Receipt Vision: Build a receipt reader using AWS Textract and Comprehend

6 min readJun 28, 2024

This tutorial is part 2 of Machine Learning on AWS Series. You can see the previous tutorial Here

Pre-Requisites

Basic python knowledge
An AWS account (If you don’t have one go to aws.amazon.com and sign up for a free account)
Basic AWS knowledge (Optional but recommended)

Project Overview

In this project we will use OCR (optical character recognition) abilities of AWS Textract to read user uploaded images of receipts and parse them using AWS Comprehend.

Other than S3 and Lambda which we have used previously, we will be using 2 new AWS services for this project:

AWS Textract is a machine learning service that automatically extracts text, handwriting, and data from scanned documents. It goes beyond simple optical character recognition (OCR) by also identifying the structure of documents, such as forms and tables, making it easy to convert paper-based data into digital formats for analysis and processing.
AWS Comprehend is a natural language processing (NLP) service that uses machine learning to find insights and relationships in text. It can perform tasks such as entity recognition, sentiment analysis, key phrase extraction, language detection, and text categorization.

Set Up S3 Buckets

We will create two S3 Buckets. One for uploading receipt images to and the second which will store the parsed receipt data from Textract.

Sign in to the AWS Management Console.
In the AWS Management Console, go to the “Services” menu and select “S3” under “Storage”.

Create Receipt Uploads Bucket

Click on the “Create bucket” button.
Enter a unique bucket name like receipt-uploads (bucket names must be unique across all existing bucket names in Amazon S3).
Choose the same region where you will deploy your Lambda function.
Ensure all options are checked to block public access.
Click on the “Create bucket” button at the bottom.
Click on the “Permissions” tab and enter the following policy so that Textract can access images in this bucket.

{
    "Version": "2012-10-17",
    "Statement": [
        {
            "Effect": "Allow",
            "Principal": {
                "Service": "textract.amazonaws.com"
            },
            "Action": "s3:GetObject",
            "Resource": "arn:aws:s3:::receipt-uploads/*"
        }
    ]
}

Create the Result Bucket

Follow the same steps to another bucket with a name like receipt-results. , except this bucket does not need a bucket policy attached.

Set Up IAM Role

We need to set up an IAM Role so that our Lambda function can access S3, CloudWatch, Comprehend and Textract.
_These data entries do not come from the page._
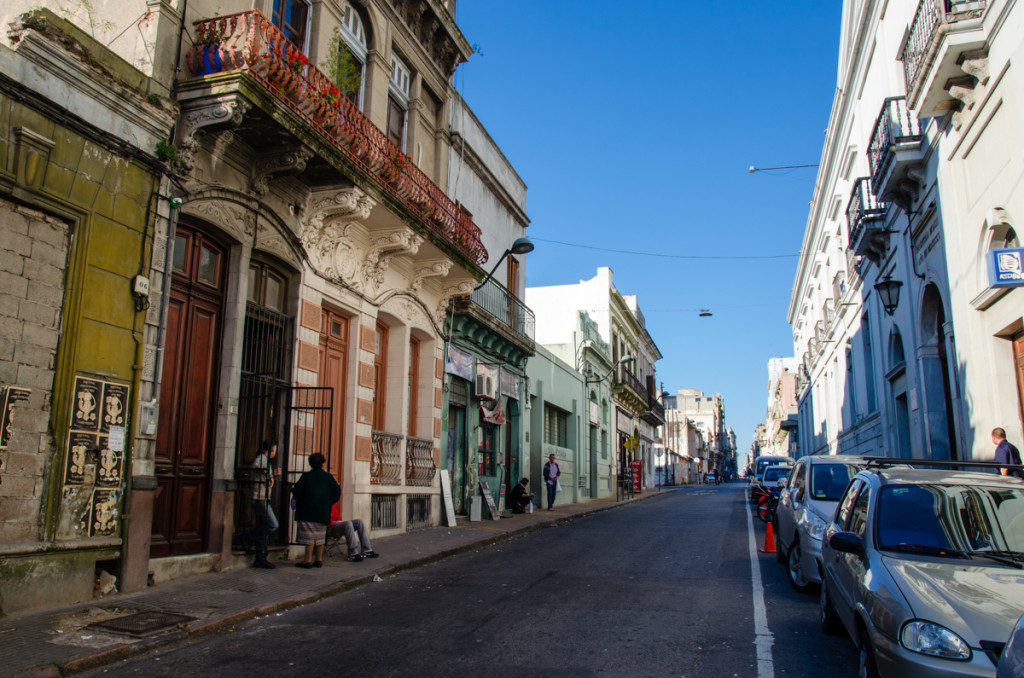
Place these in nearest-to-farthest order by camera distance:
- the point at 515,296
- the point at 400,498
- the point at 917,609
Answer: the point at 917,609 < the point at 400,498 < the point at 515,296

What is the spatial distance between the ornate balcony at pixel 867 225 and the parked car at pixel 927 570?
44.7ft

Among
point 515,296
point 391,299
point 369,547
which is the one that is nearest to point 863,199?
point 515,296

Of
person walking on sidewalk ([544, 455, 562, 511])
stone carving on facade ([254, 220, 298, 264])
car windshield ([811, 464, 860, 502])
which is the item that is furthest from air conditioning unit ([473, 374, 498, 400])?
car windshield ([811, 464, 860, 502])

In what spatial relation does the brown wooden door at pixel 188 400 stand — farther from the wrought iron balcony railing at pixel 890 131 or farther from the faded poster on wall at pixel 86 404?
the wrought iron balcony railing at pixel 890 131

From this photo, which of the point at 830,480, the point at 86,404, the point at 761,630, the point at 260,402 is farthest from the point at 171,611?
the point at 830,480

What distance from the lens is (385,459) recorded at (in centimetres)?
1425

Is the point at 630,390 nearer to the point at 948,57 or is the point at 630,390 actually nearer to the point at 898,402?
the point at 898,402

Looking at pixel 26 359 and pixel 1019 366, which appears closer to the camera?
pixel 26 359

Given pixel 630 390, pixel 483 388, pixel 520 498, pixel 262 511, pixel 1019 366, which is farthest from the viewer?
pixel 630 390

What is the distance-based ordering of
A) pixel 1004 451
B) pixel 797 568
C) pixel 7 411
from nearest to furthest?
pixel 7 411, pixel 797 568, pixel 1004 451

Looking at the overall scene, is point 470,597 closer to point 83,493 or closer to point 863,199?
point 83,493

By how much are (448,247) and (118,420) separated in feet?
26.9

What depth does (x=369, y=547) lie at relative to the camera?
36.3 ft

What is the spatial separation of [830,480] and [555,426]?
1853 cm
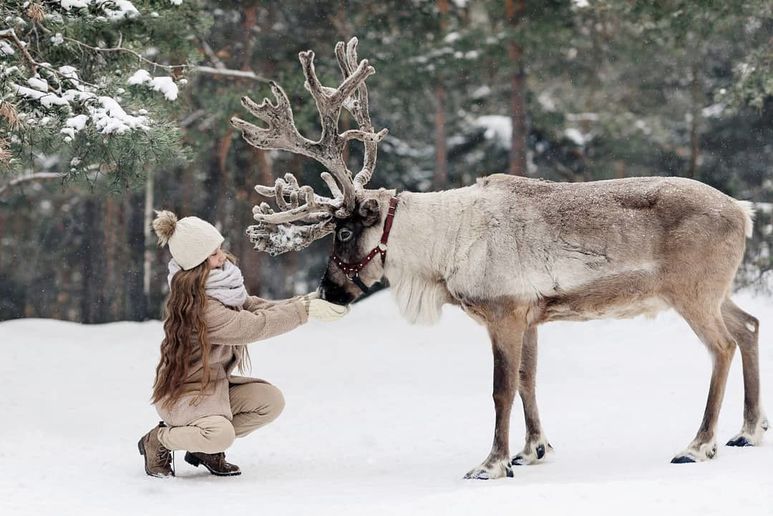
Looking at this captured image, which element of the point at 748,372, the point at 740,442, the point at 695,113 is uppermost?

This time we will be attaching a custom policy which is more restrictive.

Create Custom Policy

Navigate to the IAM Console.
Click on “Policies” and the “Create Policy” button.
Switch to the JSON tab and paste the following policy in there (replace the bucket names to match your bucket names)

{
 "Version": "2012-10-17",
 "Statement": [
  {
   "Effect": "Allow",
   "Action": [
    "comprehend:DetectEntities",
    "comprehend:DetectSentiment",
    "comprehend:DetectSyntax"
   ],
   "Resource": "*"
  },
  {
   "Effect": "Allow",
   "Action": [
    "textract:AnalyzeDocument",
    "textract:DetectDocumentText"
   ],
   "Resource": "*"
  },
  {
   "Effect": "Allow",
   "Action": [
    "s3:GetObject",
    "s3:PutObject"
   ],
   "Resource": [
    "arn:aws:s3:::hijaz-receipt-uploads/*",
    "arn:aws:s3:::hijaz-receipt-results/*"
   ]
  },
  {
   "Effect": "Allow",
   "Action": [
    "logs:CreateLogGroup",
    "logs:CreateLogStream",
    "logs:PutLogEvents"
   ],
   "Resource": [
    "arn:aws:logs:*:*:log-group:/aws/lambda/*"
   ]
  }
 ]
}

Give the policy and name like “LambdaTextractS3CloudWatchPolicy” and click “Create Policy”

Create Role

In IAM Console, click on “Roles” and click “Create Role” button.
Choose “AWS Service” and select “Lambda” as the service.
Click “Next” to go to “Permissions”
Search for and attach the custom policy we just created “LambdaTextractS3CloudWatchPolicy”
Enter the role name, “lambda-receipt-processor-role”.
Review the permissions and click “Create role”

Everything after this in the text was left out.